» Work required:
Output a verbatim copy of the data, cut off after the line that contains "Приводы и замыкатели".

» Excerpted data:
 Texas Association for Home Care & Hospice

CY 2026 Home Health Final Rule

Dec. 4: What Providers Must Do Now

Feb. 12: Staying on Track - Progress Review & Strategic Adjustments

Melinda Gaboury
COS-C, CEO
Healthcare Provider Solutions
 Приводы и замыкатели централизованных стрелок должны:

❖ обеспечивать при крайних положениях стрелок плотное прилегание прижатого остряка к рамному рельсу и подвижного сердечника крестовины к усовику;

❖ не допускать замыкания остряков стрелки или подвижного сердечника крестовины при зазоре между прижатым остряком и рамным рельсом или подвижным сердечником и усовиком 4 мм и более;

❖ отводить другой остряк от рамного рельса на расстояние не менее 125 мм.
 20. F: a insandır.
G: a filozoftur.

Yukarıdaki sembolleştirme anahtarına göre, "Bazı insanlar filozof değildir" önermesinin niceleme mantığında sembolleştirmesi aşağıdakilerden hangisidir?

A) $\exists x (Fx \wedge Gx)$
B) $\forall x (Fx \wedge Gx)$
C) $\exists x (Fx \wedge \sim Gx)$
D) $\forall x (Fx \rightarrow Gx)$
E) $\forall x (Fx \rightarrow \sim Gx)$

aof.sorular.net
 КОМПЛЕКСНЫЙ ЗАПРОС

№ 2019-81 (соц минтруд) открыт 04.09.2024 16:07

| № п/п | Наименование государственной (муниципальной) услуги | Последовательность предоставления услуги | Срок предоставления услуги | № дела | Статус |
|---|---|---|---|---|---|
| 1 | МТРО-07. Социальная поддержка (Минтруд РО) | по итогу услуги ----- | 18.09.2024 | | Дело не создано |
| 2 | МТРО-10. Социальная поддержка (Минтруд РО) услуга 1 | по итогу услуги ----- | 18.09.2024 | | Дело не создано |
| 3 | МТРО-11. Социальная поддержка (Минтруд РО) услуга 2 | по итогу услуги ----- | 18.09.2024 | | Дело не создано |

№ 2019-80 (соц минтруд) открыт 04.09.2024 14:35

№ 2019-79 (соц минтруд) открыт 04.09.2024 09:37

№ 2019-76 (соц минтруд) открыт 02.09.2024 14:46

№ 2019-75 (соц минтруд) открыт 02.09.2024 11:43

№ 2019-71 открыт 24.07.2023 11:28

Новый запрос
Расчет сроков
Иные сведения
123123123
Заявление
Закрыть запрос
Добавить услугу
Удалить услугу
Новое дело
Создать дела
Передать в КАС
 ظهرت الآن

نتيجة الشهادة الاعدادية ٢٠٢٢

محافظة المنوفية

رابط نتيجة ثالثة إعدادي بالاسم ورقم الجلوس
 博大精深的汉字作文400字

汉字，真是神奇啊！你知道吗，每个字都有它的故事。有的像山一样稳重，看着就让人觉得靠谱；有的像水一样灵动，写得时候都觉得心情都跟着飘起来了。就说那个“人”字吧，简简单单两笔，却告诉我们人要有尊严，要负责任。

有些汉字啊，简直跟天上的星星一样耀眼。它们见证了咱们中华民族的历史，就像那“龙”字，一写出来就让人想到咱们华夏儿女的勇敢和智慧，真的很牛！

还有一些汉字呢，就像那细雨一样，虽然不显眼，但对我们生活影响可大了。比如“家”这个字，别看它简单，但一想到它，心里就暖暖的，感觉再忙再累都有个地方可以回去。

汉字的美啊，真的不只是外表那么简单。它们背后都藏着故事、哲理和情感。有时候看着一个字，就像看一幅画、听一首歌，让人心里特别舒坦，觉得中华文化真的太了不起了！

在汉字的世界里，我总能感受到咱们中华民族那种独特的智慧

» Output of the task:
 Texas Association for Home Care & Hospice

CY 2026 Home Health Final Rule

Dec. 4: What Providers Must Do Now

Feb. 12: Staying on Track - Progress Review & Strategic Adjustments

Melinda Gaboury
COS-C, CEO
Healthcare Provider Solutions
 Приводы и замыкатели централизованных стрелок должны:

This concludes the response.